● DATA SECTION
++++++

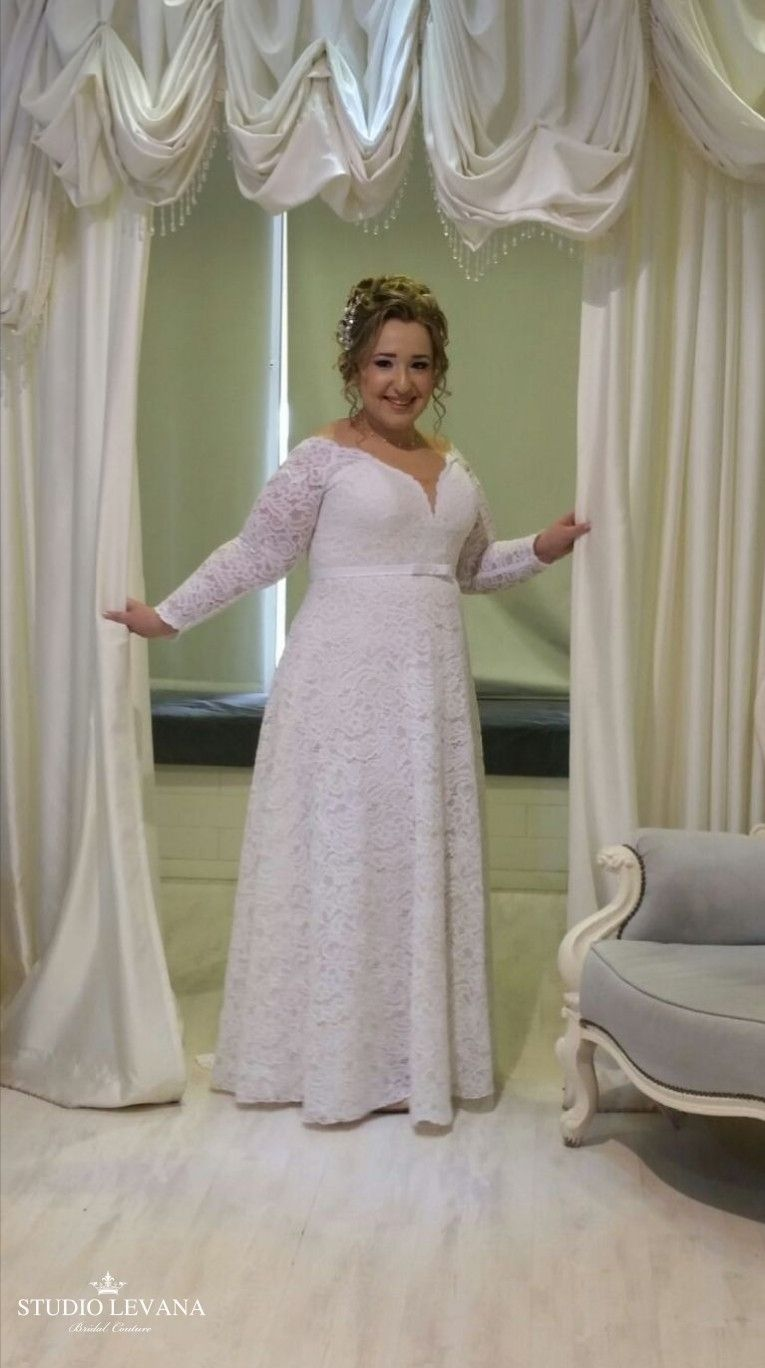 Plus size a line lace wedding gown with long sleeves on a real bride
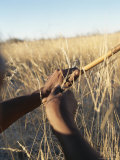 San Bushman Hunts with a Bow and Arrow Photographic Print by Joy Tessman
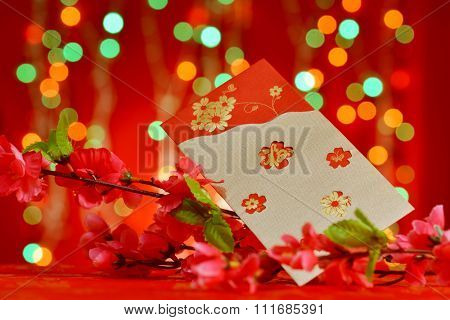 Chinese new year decorations, red packet and plum flower on red glitter background.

++++++

Would you retype the material exactly, omitting each picture?

● RESULT BELOW
 Plus size a line lace wedding gown with long sleeves on a real bride
 San Bushman Hunts with a Bow and Arrow Photographic Print by Joy Tessman
 Chinese new year decorations, red packet and plum flower on red glitter background.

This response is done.